◆ Instrucciones de la tarea ◆
Extrae del pasaje sobre las prioridades presupuestales el fragmento que empieza en "obtenido con la" y llega hasta "que eso tenga.", incluido este último, copiándolo sin ningún cambio.

Deber cantidades similares cuando se tiene menos dinero es más pesado.
Y pasa también con las decisiones
presupuestales. Hubo algunos sectores que financiaron los escasos apoyos que
hubo para la economía informal y la formal. Notablemente, ese el caso del “ahorro”
obtenido con la desaparición de fideicomisos, muchos de ellos vitales para el
futuro de mediano plazo del país. En cambio, se siguieron derramando grandes
cantidades para el improbable rescate de Pemex y no hubo descanso en las obras
insignia del gobierno de López Obrador: la más señalada y cara, la refinería de
Dos Bocas. Bueno, ni siquiera hubo el aumento de presupuesto que necesitaba el
sector Salud.
En otras palabras, detrás de la falta de
estímulos no estuvo solamente la prudencia respecto al endeudamiento. Fue una
clara definición de prioridades. Pemex y las obras insignia no se paran, aunque
se pare el resto de la economía, con todas las consecuencias sociales y humanas
que eso tenga.

◆ Extracto de datos ◆
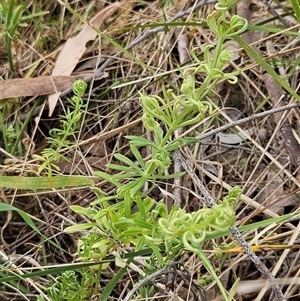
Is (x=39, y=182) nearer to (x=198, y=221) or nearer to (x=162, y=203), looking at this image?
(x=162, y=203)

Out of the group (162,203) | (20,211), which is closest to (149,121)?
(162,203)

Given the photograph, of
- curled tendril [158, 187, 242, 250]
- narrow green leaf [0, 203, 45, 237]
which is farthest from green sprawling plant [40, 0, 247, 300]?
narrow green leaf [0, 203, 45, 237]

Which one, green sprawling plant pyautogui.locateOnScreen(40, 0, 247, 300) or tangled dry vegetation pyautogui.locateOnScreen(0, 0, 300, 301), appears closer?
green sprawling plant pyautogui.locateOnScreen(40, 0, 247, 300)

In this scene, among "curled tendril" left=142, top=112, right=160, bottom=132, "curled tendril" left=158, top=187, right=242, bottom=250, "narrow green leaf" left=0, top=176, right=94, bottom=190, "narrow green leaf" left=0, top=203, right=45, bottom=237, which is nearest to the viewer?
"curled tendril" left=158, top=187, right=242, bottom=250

...

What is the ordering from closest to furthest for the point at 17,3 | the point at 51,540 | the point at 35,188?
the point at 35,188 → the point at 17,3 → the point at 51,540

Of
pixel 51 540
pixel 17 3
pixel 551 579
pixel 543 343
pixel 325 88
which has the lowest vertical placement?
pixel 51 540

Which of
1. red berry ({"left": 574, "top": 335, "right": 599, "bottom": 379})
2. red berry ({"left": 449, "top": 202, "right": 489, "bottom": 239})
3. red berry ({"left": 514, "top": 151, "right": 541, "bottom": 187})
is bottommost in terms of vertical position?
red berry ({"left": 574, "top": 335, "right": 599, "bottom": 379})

◆ Solución de la tarea ◆
obtenido con la desaparición de fideicomisos, muchos de ellos vitales para el
futuro de mediano plazo del país. En cambio, se siguieron derramando grandes
cantidades para el improbable rescate de Pemex y no hubo descanso en las obras
insignia del gobierno de López Obrador: la más señalada y cara, la refinería de
Dos Bocas. Bueno, ni siquiera hubo el aumento de presupuesto que necesitaba el
sector Salud.
En otras palabras, detrás de la falta de
estímulos no estuvo solamente la prudencia respecto al endeudamiento. Fue una
clara definición de prioridades. Pemex y las obras insignia no se paran, aunque
se pare el resto de la economía, con todas las consecuencias sociales y humanas
que eso tenga.